Rodeo, toros y circo

Trump desarrollaba un mandato relativamente tranquilo antes de emborronarlo todo

Hace algunos años compartí, junto a otros profesores, la experiencia de prepararnos para una prueba de nivel de inglés por el método Cambridge. Contrariamente a lo que pudiera pensarse, en aquella aventura nuestro mentor no fue un británico, sino un simpático joven oriundo de Arizona. Entre las revelaciones que nos hizo sobre aquella tierra, escuchamos con sorpresa que una de las diversiones públicas propias de su ciudad, Tucson, era el rodeo. Una cuestión que, vista en perspectiva, no debiera habernos hecho sonreír a los vecinos de una Sevilla tan aficionada a la tauromaquia.

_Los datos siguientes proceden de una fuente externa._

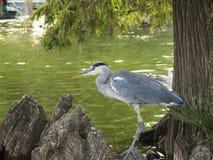 Pássaro da garça-real Imagens de Stock
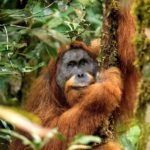 Scientists urge Indonesian president to nix dam in orangutan habitat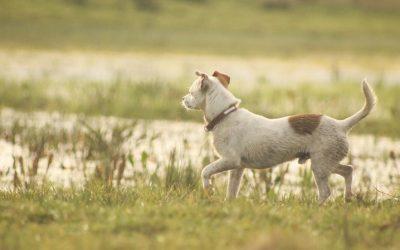 Har du en hanhund, der letter (det samme) ben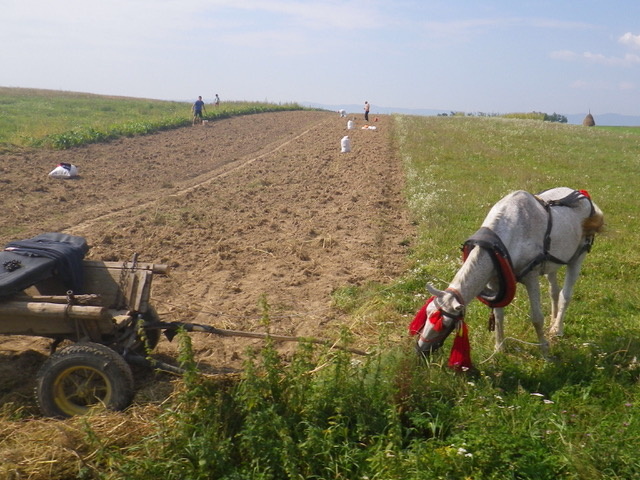 Doing it the hard way - open farm country, watching the locals either plowing a field or harvesting hay with nothing but horses Ian Kent Author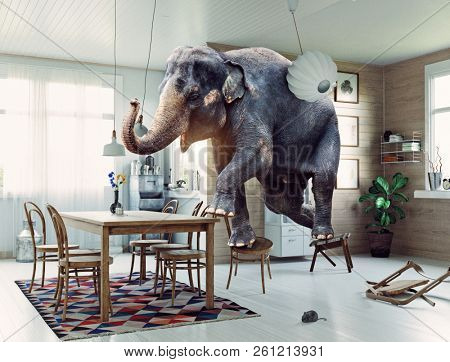 Frightened elephant runs from mouse to table. Photo and media mixed creative combination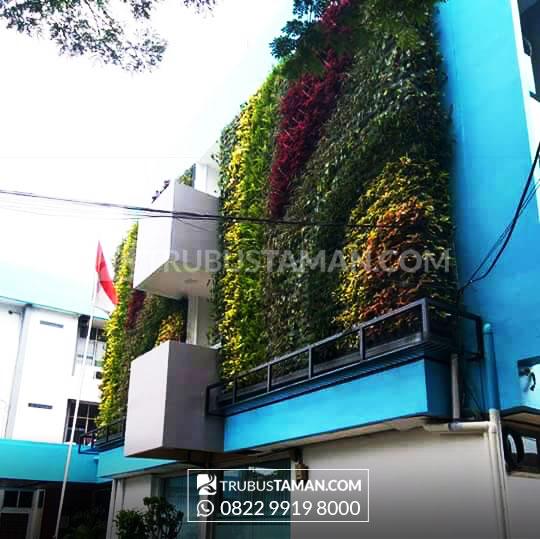 Tukang taman jakarta, jasa pembuatan taman vertical garden.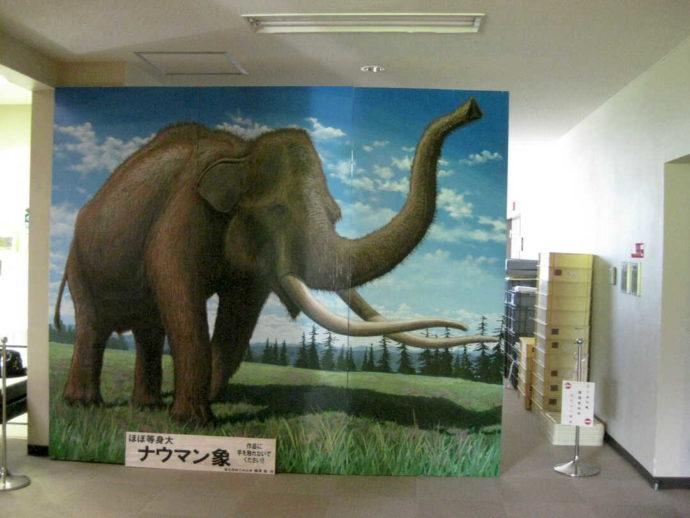 山形県にある「うきたむ風土記の丘考古資料館」展示室入り口前に置かれているほぼ等身大のナウマン象の絵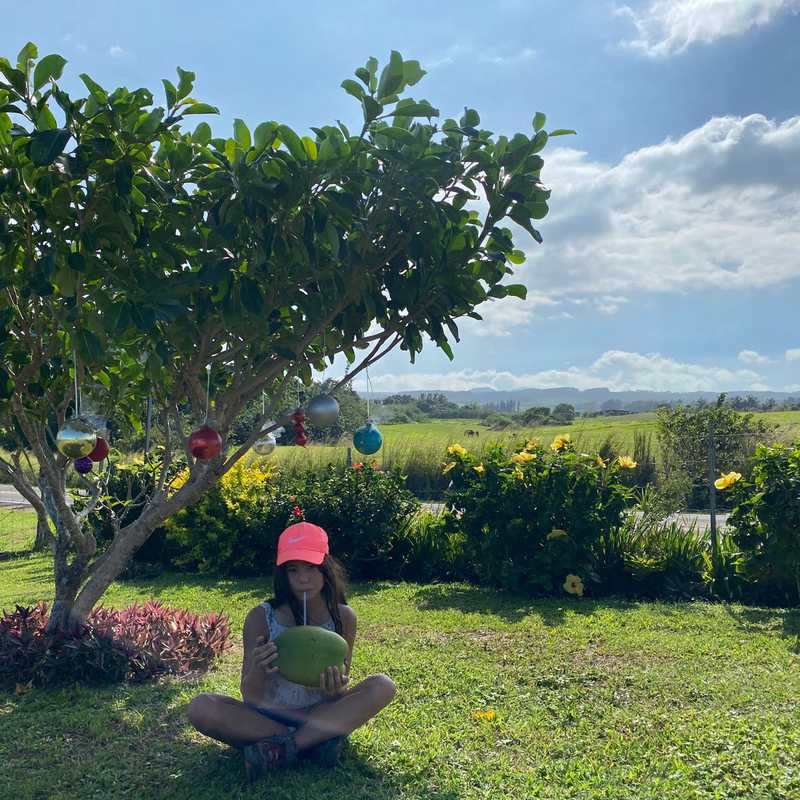 Kohala Farmstand-Fresh of the grid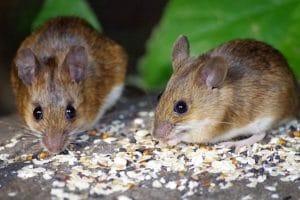 london house mice eating best food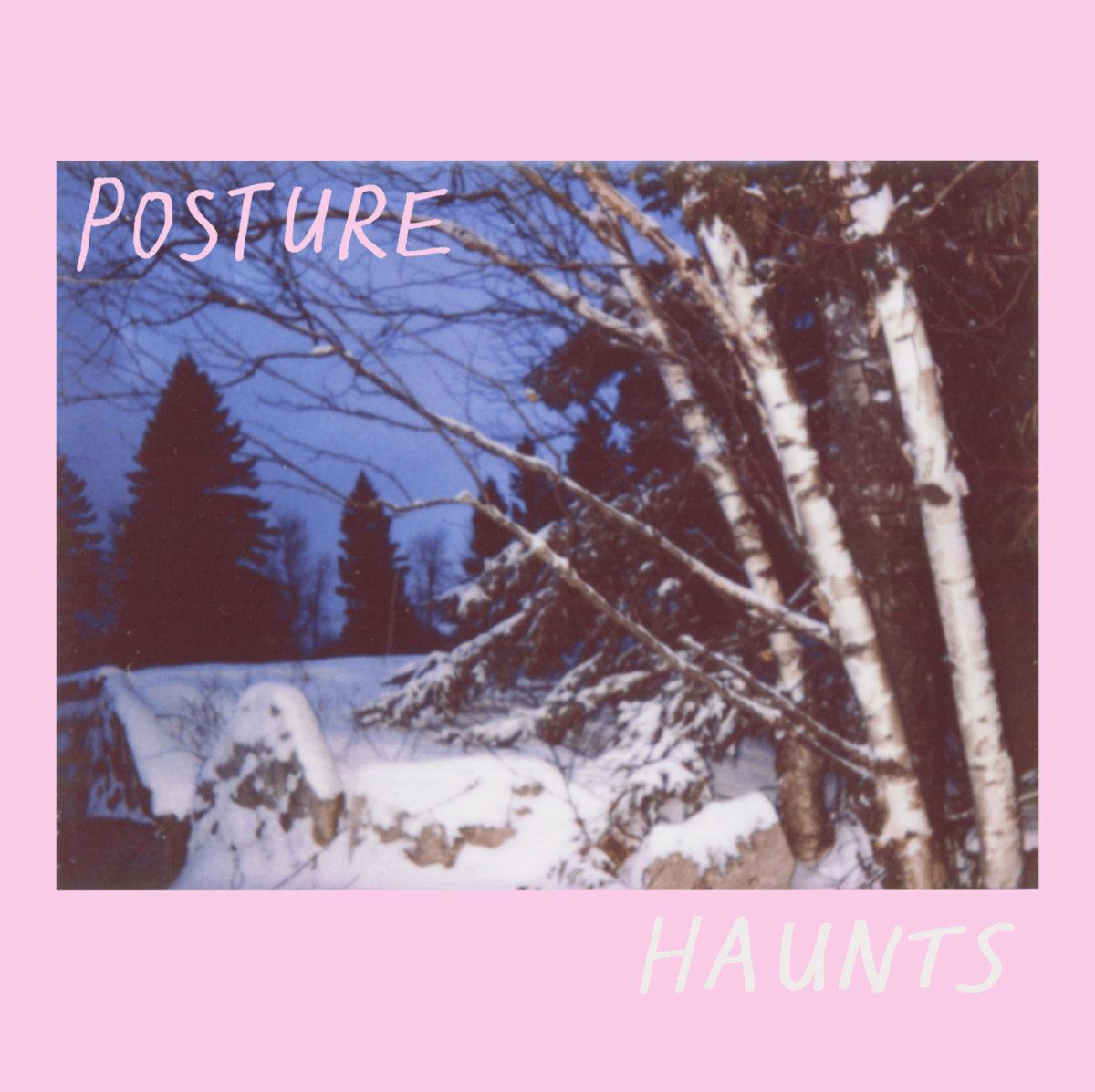 Posture - EXOSKELETONS cassette + Haunts vinyl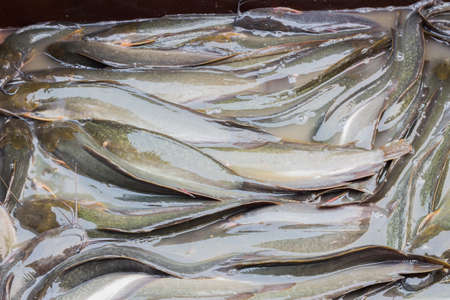 wallpapaer: many catfish close-up for sale in thai market, background Stock Photo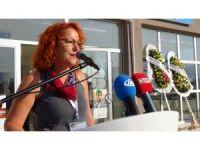 Türkiye'nin ilk yaban mantarı festivali başladı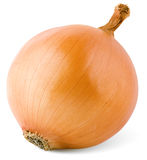 Bulb onion Royalty Free Stock Photo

No he podido evitar acordarme de ello en estos días, al saber que de Arizona procede también el estrambótico asaltante del Capitolio conocido por el seudónimo de Jake Angeli, elevado a la fama universal gracias a su circense disfraz de chamán aborigen. De acuerdo a lo que nos transmiten algunas crónicas periodísticas, Angeli, al igual que un número indeterminado de sus compatriotas, cree firmemente en la existencia de una conspiración mundial de pederastas, combatida por Donald Trump. Increíble teoría, difundida por incomprensibles mecanismos de sugestión, que puede servir como enésima prueba del daño que el fanatismo ha ejercido a lo largo de los siglos sobre personas incultas o emocionalmente inmaduras.

Por no remontarnos a épocas excesivamente pretéritas y sin salir del ámbito de los Estados Unidos, existen antecedentes de irracional y malsana fascinación por personajes megalómanos, entre sectores minoritarios de tan compleja sociedad. Sirvan como ejemplo dos hechos hondamente asentados en la cultura popular: el primero de ellos, el asesinato de la actriz Sharon Tate y seis personas más en agosto de 1969, a cargo de unos hippies embrutecidos por las consignas de su gurú Charles Manson; el segundo, el suicidio colectivo de casi un millar de seguidores del reverendo Jim Jones, previamente emigrados a Guyana, en noviembre de 1978.

Cabe pensar entonces que, si hubo quienes se convirtieron en crueles asesinos o locos suicidas por agradar a los insignificantes Manson y Jones, era perfectamente factible que la devoción desbocada hacia un empresario de éxito que ha llegado a ocupar la más alta responsabilidad política de la nación, pudiera degenerar en lamentables excesos. De tal modo, que una pequeña masa de exaltados ha protagonizado, en el corazón de la primera potencia mundial, un tumulto digno de una revolución tercermundista.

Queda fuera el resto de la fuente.